Among the many themes we might pick for the market turmoil – energy, margin debt retreating, currency gyrations, emerging market disarray – the one that will be the most punishing is when people lose faith in central bankers to control the markets and steer certain outcomes.

As I noted in a recent piece:

However, there’s a new fault line that’s opened up and it’s quite serious. As we’ve noted previously, the immediate reaction to Japan’s negative interest rates was for the share prices of Japanese banks to get crushed (even as the rest of the Nikkei spiked upwards, briefly).

The big banks are increasingly unhappy and the already-wounded Deutsche bank is even angrier:

[article on DB]

Ah. Now we’re getting somewhere. A schism has finally appeared. A fault line that could lead to real change; quite possibly, disruptive change.

This emerging friction is between the big client banks and the central banks. They are no longer on the same page. Self-interest and self-preservation have reared their ugly heads, as they always do when the financial system is placed under stress.

Central bank policies are now crushing the big banks and the little people alike, so now they finally care. The gravy train for big banks is over.


This idea of s schism between the big banks and the central banks is really a very big deal.

I’m not sure where the Bloomberg journalist got this idea, but it’s focusing on a really important theme:

Stock Rout Deepens, Bonds Jump as Faith in Central Banks Falters

Feb 10, 2016

Financial markets are signaling that investors have lost faith in central banks’ ability to support the global economy.

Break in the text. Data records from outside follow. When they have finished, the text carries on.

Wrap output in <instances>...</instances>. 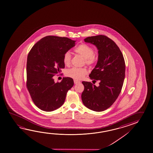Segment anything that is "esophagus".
<instances>
[{
  "label": "esophagus",
  "mask_w": 153,
  "mask_h": 153,
  "mask_svg": "<svg viewBox=\"0 0 153 153\" xmlns=\"http://www.w3.org/2000/svg\"><path fill=\"white\" fill-rule=\"evenodd\" d=\"M81 83V82L80 81H77V80H76V79H74V83L77 84V83Z\"/></svg>",
  "instance_id": "34e87169"
}]
</instances>
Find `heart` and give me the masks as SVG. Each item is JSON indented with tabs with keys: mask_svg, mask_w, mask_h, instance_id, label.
Listing matches in <instances>:
<instances>
[{
	"mask_svg": "<svg viewBox=\"0 0 153 153\" xmlns=\"http://www.w3.org/2000/svg\"><path fill=\"white\" fill-rule=\"evenodd\" d=\"M75 52L81 55L84 58L85 63L91 66L95 63L97 61V57L94 53V51L91 46L87 44H81L75 49ZM71 55L69 51H66L63 55V62L65 65H69L71 63ZM88 74L86 68H72L68 69L65 72L67 77L75 79H81Z\"/></svg>",
	"mask_w": 153,
	"mask_h": 153,
	"instance_id": "b5f03b06",
	"label": "heart"
}]
</instances>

U.S. stocks joined a rout that has global equities poised to enter a bear market, as investors ignored Janet Yellen’s signal that the Federal Reserve won’t rush to raise rates in the face of market turmoil. A selloff renewed in risk assets from bank shares to crude oil and emerging-market currencies. Lenders led European stocks toward their lowest since October 2013.

It’s even worse than “investors” (speculators is the correct term) losing faith in the ability of central bankers to support the global economy, they are beginning to lose faith that the central bankers can support the asset markets.

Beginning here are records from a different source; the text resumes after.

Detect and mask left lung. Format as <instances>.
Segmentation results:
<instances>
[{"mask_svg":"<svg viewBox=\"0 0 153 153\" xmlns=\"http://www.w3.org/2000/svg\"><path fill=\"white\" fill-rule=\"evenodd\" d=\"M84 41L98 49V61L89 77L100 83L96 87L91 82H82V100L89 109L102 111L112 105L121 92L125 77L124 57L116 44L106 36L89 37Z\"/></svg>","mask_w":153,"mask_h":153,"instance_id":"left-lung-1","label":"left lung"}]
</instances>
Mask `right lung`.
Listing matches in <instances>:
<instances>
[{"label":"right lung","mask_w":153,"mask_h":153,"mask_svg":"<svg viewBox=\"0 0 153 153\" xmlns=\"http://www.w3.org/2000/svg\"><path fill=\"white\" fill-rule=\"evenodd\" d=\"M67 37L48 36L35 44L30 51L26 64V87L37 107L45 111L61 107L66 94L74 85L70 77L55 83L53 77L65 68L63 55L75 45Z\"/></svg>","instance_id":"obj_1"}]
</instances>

That’s the major sin at the moment.

So – poof! – just like that several years of ‘gains’ in the stock market have been wiped out. And there’s more to come until and unless the central banks intervene and give the junkie another big fix of monetary heroin.

Which will, by the way, only makes things worse over the long haul even as it shores things up for a while.

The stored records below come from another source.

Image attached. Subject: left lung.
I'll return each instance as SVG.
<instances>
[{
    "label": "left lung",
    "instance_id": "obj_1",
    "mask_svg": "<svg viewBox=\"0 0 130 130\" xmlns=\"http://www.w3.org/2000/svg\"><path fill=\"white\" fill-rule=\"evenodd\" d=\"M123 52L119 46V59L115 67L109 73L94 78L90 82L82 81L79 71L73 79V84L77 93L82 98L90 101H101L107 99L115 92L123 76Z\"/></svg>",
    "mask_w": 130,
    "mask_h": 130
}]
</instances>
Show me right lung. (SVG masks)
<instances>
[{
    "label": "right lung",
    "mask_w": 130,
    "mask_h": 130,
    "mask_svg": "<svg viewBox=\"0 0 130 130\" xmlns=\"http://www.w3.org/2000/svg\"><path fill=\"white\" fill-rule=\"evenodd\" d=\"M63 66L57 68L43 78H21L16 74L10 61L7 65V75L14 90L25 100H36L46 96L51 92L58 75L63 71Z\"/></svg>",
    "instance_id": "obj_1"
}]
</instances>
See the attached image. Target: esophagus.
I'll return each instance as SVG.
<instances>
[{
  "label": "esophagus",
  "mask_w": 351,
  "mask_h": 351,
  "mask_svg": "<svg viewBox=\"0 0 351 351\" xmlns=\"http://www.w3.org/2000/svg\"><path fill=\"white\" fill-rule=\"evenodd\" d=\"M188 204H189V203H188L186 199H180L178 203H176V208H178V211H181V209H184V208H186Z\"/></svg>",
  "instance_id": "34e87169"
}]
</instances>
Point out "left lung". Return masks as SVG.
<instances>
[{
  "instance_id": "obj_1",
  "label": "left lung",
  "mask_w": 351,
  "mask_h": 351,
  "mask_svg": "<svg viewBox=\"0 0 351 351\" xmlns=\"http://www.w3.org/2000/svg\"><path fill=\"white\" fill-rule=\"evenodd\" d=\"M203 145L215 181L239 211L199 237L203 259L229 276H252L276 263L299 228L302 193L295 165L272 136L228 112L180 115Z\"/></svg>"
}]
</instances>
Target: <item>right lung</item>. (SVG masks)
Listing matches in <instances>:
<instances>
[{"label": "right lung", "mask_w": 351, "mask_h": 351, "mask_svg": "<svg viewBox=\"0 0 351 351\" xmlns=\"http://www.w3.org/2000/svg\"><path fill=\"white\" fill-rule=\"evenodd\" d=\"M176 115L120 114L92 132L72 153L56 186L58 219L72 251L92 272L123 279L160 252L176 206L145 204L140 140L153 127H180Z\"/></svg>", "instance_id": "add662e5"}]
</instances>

This next quote from the above article captures the sentiment well I think:

“Over the last few years when we got bad news, equity markets would rally because they would interpret this as potential for central banks to go more dovish,” said Mohit Kumar, head of rates strategy at Credit Agricole SA’s corporate and investment bank unit in London.

“Now that correlation is shifting to bad news is actually bad news. Investors are concerned over central banks’ policy options given the market is driven by factors over which they have little or no control.”

Yes, now bad news is actually bad news. Just like it used to be and arguably should be. This whole fixation on the Fed, et al., cajoling and pumping markets ever higher and “doing whatever it takes” will be more widely recognized as being utter intellectual rubbish that has caused and will continue to cause major economic, monetary and social damage.